Five tips to protect your household budget from surging inflation

Paying off debt and reviewing your budget could help you address the rising cost of living.

Paying off debt and reviewing your budget could help you address the rising cost of living. Photo: TND

With global supply chain issues and the war in Ukraine pushing up the cost of living, now is the time to make sure your household budget is protected.

Petrol prices have already soared above $2 per litre, and customers of major supermarket chains such as Woolworths have been paying 2 to 3 per cent more for their groceries since the start of the year.

Canstar financial expert Steve Mickenbecker said the cost of personal finance products, such as mortgages and insurance policies, are also going up – meaning reviewing our budgets has become an imperative.

“There’s almost no question: Interest rates will go up, [and] premiums on general insurance policies will go up as a result of floods and bad storms,” Mr Mickenbecker said.

“So it’s important that you really start planning for it right now.”

Here are five tips to protect your money from inflation.

1. Set up your household budget

Before you can protect your finances, you first need to work out what’s coming in and out of your bank account.

Chronos Private principal adviser Chris Giaouris said it’s hard to protect your finances if you don’t understand them.

“If you know you’ve got X amount in school fees, you’ve got X amount in mortgage repayments, you’ve got X amount of living expenses – whatever it might be, it’s a lot easier to plan [with a budget],” Mr Giaouris said.

Mr Mickenbecker said having a plan will make it easier to get ahead financially, which will help you weather financial shocks whenever they arise.

2. Shop around

As the country comes out of hiding from COVID-19, Australia’s record-low interest rate era is coming to an end.

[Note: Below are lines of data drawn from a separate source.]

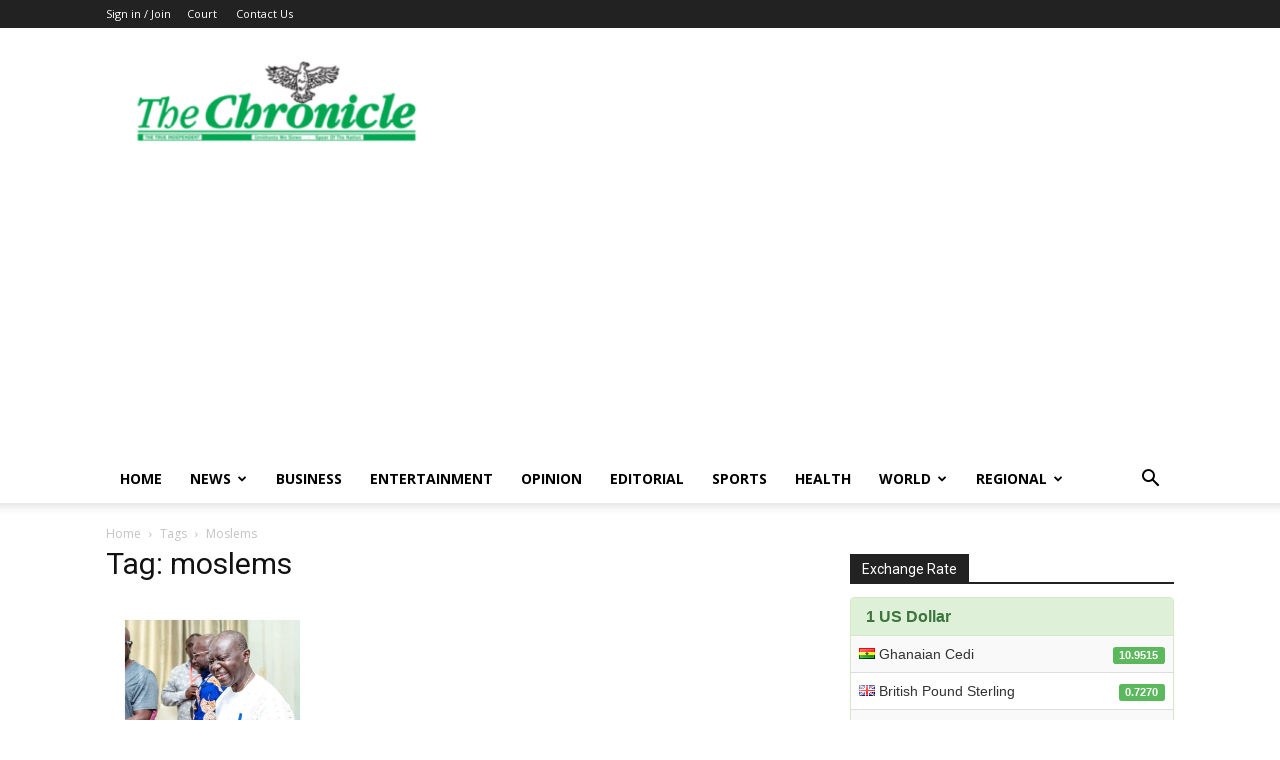

--- FILE ---
content_type: text/html; charset=utf-8
request_url: https://www.google.com/recaptcha/api2/aframe
body_size: 266
content:
<!DOCTYPE HTML><html><head><meta http-equiv="content-type" content="text/html; charset=UTF-8"></head><body><script nonce="ZhekVxWScusHqihmOBahdw">/** Anti-fraud and anti-abuse applications only. See google.com/recaptcha */ try{var clients={'sodar':'https://pagead2.googlesyndication.com/pagead/sodar?'};window.addEventListener("message",function(a){try{if(a.source===window.parent){var b=JSON.parse(a.data);var c=clients[b['id']];if(c){var d=document.createElement('img');d.src=c+b['params']+'&rc='+(localStorage.getItem("rc::a")?sessionStorage.getItem("rc::b"):"");window.document.body.appendChild(d);sessionStorage.setItem("rc::e",parseInt(sessionStorage.getItem("rc::e")||0)+1);localStorage.setItem("rc::h",'1769754987442');}}}catch(b){}});window.parent.postMessage("_grecaptcha_ready", "*");}catch(b){}</script></body></html>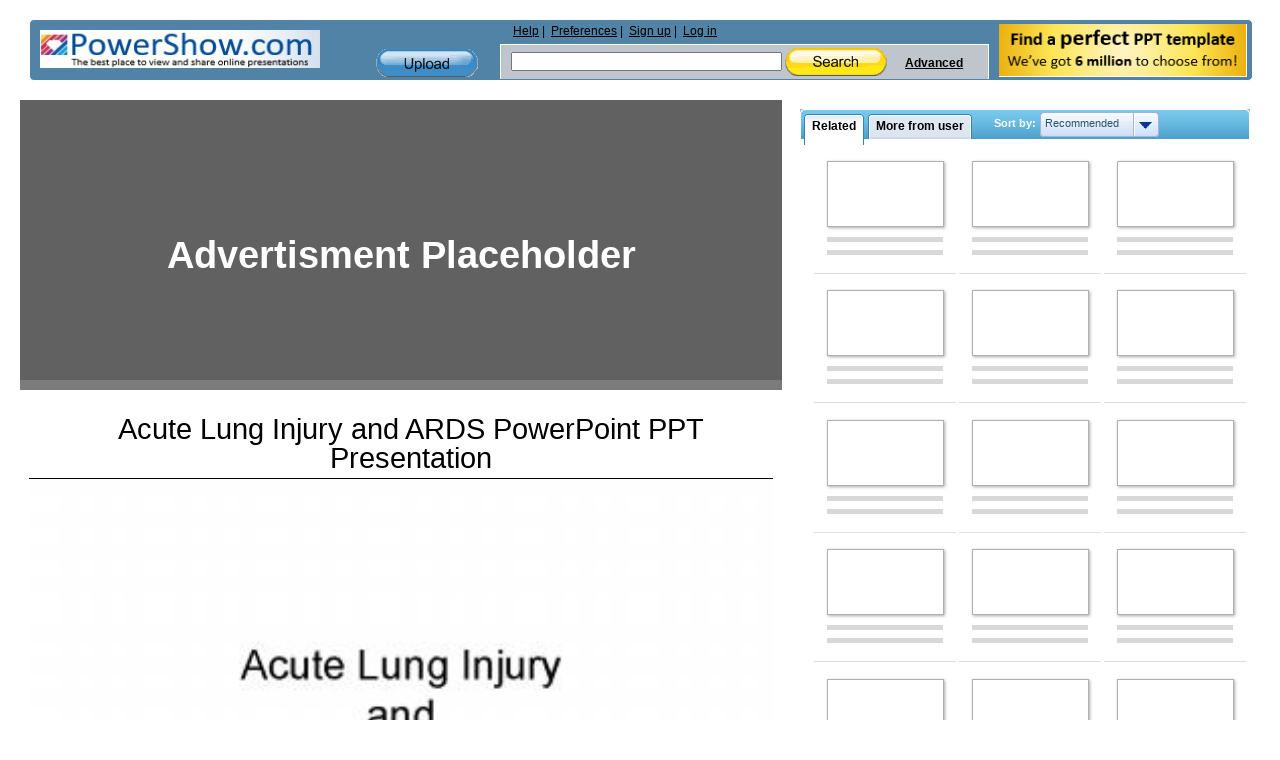

--- FILE ---
content_type: text/html; charset=utf-8
request_url: https://www.google.com/recaptcha/api2/aframe
body_size: 269
content:
<!DOCTYPE HTML><html><head><meta http-equiv="content-type" content="text/html; charset=UTF-8"></head><body><script nonce="L0RBRquj3OrNk6RBChLcVA">/** Anti-fraud and anti-abuse applications only. See google.com/recaptcha */ try{var clients={'sodar':'https://pagead2.googlesyndication.com/pagead/sodar?'};window.addEventListener("message",function(a){try{if(a.source===window.parent){var b=JSON.parse(a.data);var c=clients[b['id']];if(c){var d=document.createElement('img');d.src=c+b['params']+'&rc='+(localStorage.getItem("rc::a")?sessionStorage.getItem("rc::b"):"");window.document.body.appendChild(d);sessionStorage.setItem("rc::e",parseInt(sessionStorage.getItem("rc::e")||0)+1);localStorage.setItem("rc::h",'1768855199192');}}}catch(b){}});window.parent.postMessage("_grecaptcha_ready", "*");}catch(b){}</script></body></html>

Mortgage repayments can be one of your biggest regular expenses, so keep an eye out for better rates.

For example, Mr Mickenbecker said you could save up to $314 a month on a $500,000 home loan by switching from a rate of 2.99 per cent to 1.77 per cent.

“Try saving that in your household budget on the grocery basket – not possible,” he said.

And if you do manage to get a lower home loan rate, don’t increase your repayments; instead, put aside the savings for a rainy day, Mr Mickenbecker said.

With the recent New South Wales and Queensland floods expected to drive up already rising insurance premiums, he said you should also use your annual car or home insurance renewal notice as a reminder to seek quotes from other providers.

“Make sure you’re comfortable that you’re covered for the things you need, but you can get just as good cover for a lot less on many occasions,” he said.

“Never let an insurance policy just renew automatically without doing the research.”

3. Separate your bank accounts

Some people might have enough self-discipline to manage their income and expenses with one bank account.

But Mr Giaouris said creating separate bank accounts for different purposes will add some structure to your saving and spending habits.

He said people often spend more money than they intended to, and then don’t have the savings they thought they would have when they need to pay for things like school fees.

Having separate accounts for different expenses and savings goals could help you keep better track your money and prevent any “leakage”.

4. Pay off your credit card

Mr Mickenbecker said credit card debt is one of the most expensive debts you can have, so it’s best to eliminate it as quickly as possible.

Canstar data shows the lowest available rate in Australia on a non-rewards card is 7.49 per cent, while the average is 13.61 per cent.

“It’s very expensive debt, so get your credit debt down so that you don’t have that big repayment over your head when the time comes for interest rates to go up,” Mr Mickenbecker said.

But make sure to leave behind some savings.

5. Create a savings buffer

Setting aside money now is the best way to help yourself in a future financial pinch, Mr Mickenbecker said.

Financial planners typically recommend saving at least three months’ worth of living expenses.

But Mr Giarouis said some of his clients save more for peace of mind.

“We work with a lot of clients who like to have large cash saving buffers, because it just helps them sleep better at night.”